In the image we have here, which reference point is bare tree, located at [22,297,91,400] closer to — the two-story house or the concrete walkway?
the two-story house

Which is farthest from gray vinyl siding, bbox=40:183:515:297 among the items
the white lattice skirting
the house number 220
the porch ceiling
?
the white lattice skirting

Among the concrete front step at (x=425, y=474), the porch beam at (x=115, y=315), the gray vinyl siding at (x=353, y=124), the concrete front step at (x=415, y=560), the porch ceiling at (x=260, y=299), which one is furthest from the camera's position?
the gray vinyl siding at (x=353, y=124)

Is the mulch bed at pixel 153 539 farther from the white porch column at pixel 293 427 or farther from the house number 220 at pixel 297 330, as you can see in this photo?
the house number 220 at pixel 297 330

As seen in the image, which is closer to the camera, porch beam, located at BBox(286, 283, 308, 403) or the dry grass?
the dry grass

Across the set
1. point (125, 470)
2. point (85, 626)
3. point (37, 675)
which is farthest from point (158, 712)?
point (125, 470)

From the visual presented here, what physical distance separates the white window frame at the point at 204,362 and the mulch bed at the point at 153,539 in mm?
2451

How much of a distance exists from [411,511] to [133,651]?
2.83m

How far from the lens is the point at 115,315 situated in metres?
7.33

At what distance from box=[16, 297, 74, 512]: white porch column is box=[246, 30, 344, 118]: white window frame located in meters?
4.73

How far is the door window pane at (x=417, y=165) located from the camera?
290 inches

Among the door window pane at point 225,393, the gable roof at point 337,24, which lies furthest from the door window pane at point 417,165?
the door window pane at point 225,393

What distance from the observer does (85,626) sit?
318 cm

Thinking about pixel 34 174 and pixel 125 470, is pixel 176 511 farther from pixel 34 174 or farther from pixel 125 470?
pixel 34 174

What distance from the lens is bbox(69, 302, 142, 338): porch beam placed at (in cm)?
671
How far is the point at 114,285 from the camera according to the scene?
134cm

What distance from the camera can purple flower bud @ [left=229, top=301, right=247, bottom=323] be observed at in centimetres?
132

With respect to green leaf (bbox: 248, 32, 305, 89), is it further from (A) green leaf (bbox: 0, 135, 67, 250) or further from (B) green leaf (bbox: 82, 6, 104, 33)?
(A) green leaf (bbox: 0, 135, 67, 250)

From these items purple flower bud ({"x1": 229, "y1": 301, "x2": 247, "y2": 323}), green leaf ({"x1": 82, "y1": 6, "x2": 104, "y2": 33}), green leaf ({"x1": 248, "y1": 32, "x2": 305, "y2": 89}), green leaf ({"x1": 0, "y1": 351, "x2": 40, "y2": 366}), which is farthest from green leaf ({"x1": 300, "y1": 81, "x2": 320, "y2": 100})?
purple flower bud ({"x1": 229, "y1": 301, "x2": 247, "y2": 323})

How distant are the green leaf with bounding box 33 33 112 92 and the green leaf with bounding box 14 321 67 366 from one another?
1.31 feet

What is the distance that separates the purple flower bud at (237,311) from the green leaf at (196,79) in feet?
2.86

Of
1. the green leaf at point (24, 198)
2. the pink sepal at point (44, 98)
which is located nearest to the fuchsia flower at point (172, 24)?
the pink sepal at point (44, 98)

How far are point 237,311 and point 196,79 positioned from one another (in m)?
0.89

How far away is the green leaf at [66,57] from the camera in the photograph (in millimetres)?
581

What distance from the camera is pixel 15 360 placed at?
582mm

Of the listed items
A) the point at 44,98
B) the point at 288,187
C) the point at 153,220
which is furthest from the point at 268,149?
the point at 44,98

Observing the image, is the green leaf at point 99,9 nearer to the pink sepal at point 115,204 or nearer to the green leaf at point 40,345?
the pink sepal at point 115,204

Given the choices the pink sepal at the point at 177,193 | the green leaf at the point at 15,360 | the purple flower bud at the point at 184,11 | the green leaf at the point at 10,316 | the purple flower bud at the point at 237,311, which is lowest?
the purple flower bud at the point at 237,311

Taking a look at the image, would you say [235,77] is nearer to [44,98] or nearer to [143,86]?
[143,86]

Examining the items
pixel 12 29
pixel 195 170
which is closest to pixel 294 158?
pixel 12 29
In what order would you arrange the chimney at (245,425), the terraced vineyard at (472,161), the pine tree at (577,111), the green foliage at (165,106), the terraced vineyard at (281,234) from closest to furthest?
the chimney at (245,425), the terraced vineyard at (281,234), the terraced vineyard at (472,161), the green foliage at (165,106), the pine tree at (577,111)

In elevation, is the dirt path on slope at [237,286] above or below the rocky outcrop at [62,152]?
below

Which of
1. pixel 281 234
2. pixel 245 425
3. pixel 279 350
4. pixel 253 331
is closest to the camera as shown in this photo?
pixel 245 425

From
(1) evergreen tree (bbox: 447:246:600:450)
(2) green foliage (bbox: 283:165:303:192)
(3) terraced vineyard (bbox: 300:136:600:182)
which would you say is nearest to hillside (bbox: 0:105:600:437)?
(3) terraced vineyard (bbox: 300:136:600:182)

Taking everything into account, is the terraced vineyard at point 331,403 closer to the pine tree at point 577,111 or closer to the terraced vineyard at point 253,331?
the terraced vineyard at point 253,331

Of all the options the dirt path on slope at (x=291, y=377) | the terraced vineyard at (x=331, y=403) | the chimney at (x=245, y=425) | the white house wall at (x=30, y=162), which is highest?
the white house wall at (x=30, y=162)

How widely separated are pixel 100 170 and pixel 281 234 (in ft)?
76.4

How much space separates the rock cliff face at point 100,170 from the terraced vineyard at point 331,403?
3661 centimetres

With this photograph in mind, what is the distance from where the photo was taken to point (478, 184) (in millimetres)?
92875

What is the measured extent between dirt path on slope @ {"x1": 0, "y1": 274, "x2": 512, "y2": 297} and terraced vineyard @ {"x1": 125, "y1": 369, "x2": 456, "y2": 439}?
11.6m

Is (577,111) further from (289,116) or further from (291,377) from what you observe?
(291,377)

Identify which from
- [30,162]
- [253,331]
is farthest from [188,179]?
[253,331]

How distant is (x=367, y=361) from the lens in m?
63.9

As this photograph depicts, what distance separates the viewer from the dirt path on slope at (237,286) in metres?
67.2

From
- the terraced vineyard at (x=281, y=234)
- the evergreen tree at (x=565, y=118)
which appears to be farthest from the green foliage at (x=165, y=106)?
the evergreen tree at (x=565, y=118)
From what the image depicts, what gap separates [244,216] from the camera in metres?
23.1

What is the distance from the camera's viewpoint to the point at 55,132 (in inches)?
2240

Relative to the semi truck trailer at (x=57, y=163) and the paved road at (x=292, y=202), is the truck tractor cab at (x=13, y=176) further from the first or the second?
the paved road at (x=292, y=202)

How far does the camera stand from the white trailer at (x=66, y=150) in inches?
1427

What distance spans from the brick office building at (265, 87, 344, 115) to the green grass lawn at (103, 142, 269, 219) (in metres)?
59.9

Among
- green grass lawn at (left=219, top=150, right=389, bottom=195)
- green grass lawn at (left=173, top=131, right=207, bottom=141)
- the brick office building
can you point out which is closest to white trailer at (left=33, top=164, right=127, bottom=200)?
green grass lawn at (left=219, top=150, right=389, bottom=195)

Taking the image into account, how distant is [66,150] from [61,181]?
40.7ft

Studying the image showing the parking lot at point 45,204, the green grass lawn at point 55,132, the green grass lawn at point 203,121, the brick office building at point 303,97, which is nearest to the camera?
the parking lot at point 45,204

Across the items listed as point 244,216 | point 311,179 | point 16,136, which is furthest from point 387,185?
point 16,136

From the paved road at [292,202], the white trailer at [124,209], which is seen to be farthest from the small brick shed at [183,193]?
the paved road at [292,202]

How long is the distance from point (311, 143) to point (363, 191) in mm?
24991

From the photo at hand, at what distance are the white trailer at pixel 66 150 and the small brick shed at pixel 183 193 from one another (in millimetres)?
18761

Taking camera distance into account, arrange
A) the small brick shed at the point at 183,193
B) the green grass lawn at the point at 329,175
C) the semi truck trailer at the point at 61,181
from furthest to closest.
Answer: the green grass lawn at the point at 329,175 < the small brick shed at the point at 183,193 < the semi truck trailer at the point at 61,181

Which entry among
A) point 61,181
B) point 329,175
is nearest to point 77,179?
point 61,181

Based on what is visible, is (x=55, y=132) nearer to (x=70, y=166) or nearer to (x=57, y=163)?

**To do:** Copy out the lines from the line containing "From the photo" to the end of the listing above, without alteration.

**Finished exercise:**
From the photo at hand, at what distance are the white trailer at pixel 66 150 and the small brick shed at pixel 183 193 from one another (in millimetres)?
18761

Taking camera distance into account, arrange
A) the small brick shed at the point at 183,193
B) the green grass lawn at the point at 329,175
C) the semi truck trailer at the point at 61,181
from furthest to closest.
Answer: the green grass lawn at the point at 329,175 < the small brick shed at the point at 183,193 < the semi truck trailer at the point at 61,181

Which entry among
A) point 61,181
B) point 329,175
is nearest to point 77,179?
point 61,181

Based on what is visible, is (x=55, y=132) nearer to (x=70, y=166) or nearer to (x=57, y=163)?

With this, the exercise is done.